Hi Jean-Armel,

I am using latest and greatest DSE 4.5.2 (4.5.3 in another cluster but
there are no relevant changes between 4.5.2 and 4.5.3) - thus, Cassandra
2.0.10.

I have about 1,8Tb of data per node now in total, which falls into that
range.

As I said, it is really a problem with large amount of data in a single CF,
not total amount of data. Quite often the nodes are idle yet having quite a
bit of pending compactions. I have discussed it with other members of C*
community and DataStax guys and, they have confirmed my observation.

I believe that increasing the sstable size won't help at all and probably
will make the things worse - everything else being equal, of course. But I
would like to hear from Andrei when he is done with his test.

§ Short task 1: Reproduce the message about Cassandra compaction word for word.
The records have no connection to the message about Cassandra compaction.

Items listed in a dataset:
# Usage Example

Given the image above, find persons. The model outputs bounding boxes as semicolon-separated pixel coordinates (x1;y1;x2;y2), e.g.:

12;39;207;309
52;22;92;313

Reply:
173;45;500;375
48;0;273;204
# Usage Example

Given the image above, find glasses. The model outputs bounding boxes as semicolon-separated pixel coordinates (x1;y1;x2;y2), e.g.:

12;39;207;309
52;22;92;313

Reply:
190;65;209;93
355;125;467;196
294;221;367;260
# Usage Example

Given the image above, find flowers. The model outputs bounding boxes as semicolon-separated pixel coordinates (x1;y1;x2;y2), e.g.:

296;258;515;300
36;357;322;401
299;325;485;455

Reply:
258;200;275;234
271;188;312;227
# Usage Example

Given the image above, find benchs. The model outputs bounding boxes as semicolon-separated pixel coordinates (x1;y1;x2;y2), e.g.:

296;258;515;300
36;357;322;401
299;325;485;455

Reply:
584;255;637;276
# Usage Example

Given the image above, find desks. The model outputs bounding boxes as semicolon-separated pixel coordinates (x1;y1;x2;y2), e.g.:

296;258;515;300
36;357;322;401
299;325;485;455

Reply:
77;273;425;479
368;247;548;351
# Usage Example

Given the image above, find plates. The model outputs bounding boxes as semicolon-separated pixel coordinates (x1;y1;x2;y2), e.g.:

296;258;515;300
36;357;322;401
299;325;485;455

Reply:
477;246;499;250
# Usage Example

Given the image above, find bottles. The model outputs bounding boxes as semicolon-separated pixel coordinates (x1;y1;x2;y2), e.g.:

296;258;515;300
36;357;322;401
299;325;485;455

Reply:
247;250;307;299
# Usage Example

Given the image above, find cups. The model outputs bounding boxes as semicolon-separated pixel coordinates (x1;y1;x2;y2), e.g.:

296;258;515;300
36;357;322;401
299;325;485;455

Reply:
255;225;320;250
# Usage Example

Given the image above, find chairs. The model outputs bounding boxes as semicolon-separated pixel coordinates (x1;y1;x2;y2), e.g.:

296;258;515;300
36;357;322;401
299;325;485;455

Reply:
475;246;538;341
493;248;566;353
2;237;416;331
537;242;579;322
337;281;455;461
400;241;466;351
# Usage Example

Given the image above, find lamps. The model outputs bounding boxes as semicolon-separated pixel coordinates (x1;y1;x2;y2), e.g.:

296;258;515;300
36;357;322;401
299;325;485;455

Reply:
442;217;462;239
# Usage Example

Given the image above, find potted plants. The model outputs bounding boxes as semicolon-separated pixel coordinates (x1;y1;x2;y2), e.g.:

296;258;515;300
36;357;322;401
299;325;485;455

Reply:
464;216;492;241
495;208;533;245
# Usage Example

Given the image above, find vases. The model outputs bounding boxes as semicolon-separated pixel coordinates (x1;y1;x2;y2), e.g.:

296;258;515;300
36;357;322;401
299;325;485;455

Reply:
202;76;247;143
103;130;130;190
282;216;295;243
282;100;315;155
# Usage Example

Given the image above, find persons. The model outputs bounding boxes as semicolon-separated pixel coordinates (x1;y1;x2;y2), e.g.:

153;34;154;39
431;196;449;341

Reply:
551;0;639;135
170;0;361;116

§ Short task 2: Edit the records from their first line through the line holding "247;250;307;299", inclusive, replacing "bounding boxes" with "rectangles" and changing nothing else. Return only those lines.

§ Task output 1:
Hi Jean-Armel,

I am using latest and greatest DSE 4.5.2 (4.5.3 in another cluster but
there are no relevant changes between 4.5.2 and 4.5.3) - thus, Cassandra
2.0.10.

I have about 1,8Tb of data per node now in total, which falls into that
range.

As I said, it is really a problem with large amount of data in a single CF,
not total amount of data. Quite often the nodes are idle yet having quite a
bit of pending compactions. I have discussed it with other members of C*
community and DataStax guys and, they have confirmed my observation.

I believe that increasing the sstable size won't help at all and probably
will make the things worse - everything else being equal, of course. But I
would like to hear from Andrei when he is done with his test.

§ Task output 2:
# Usage Example

Given the image above, find persons. The model outputs rectangles as semicolon-separated pixel coordinates (x1;y1;x2;y2), e.g.:

12;39;207;309
52;22;92;313

Reply:
173;45;500;375
48;0;273;204
# Usage Example

Given the image above, find glasses. The model outputs rectangles as semicolon-separated pixel coordinates (x1;y1;x2;y2), e.g.:

12;39;207;309
52;22;92;313

Reply:
190;65;209;93
355;125;467;196
294;221;367;260
# Usage Example

Given the image above, find flowers. The model outputs rectangles as semicolon-separated pixel coordinates (x1;y1;x2;y2), e.g.:

296;258;515;300
36;357;322;401
299;325;485;455

Reply:
258;200;275;234
271;188;312;227
# Usage Example

Given the image above, find benchs. The model outputs rectangles as semicolon-separated pixel coordinates (x1;y1;x2;y2), e.g.:

296;258;515;300
36;357;322;401
299;325;485;455

Reply:
584;255;637;276
# Usage Example

Given the image above, find desks. The model outputs rectangles as semicolon-separated pixel coordinates (x1;y1;x2;y2), e.g.:

296;258;515;300
36;357;322;401
299;325;485;455

Reply:
77;273;425;479
368;247;548;351
# Usage Example

Given the image above, find plates. The model outputs rectangles as semicolon-separated pixel coordinates (x1;y1;x2;y2), e.g.:

296;258;515;300
36;357;322;401
299;325;485;455

Reply:
477;246;499;250
# Usage Example

Given the image above, find bottles. The model outputs rectangles as semicolon-separated pixel coordinates (x1;y1;x2;y2), e.g.:

296;258;515;300
36;357;322;401
299;325;485;455

Reply:
247;250;307;299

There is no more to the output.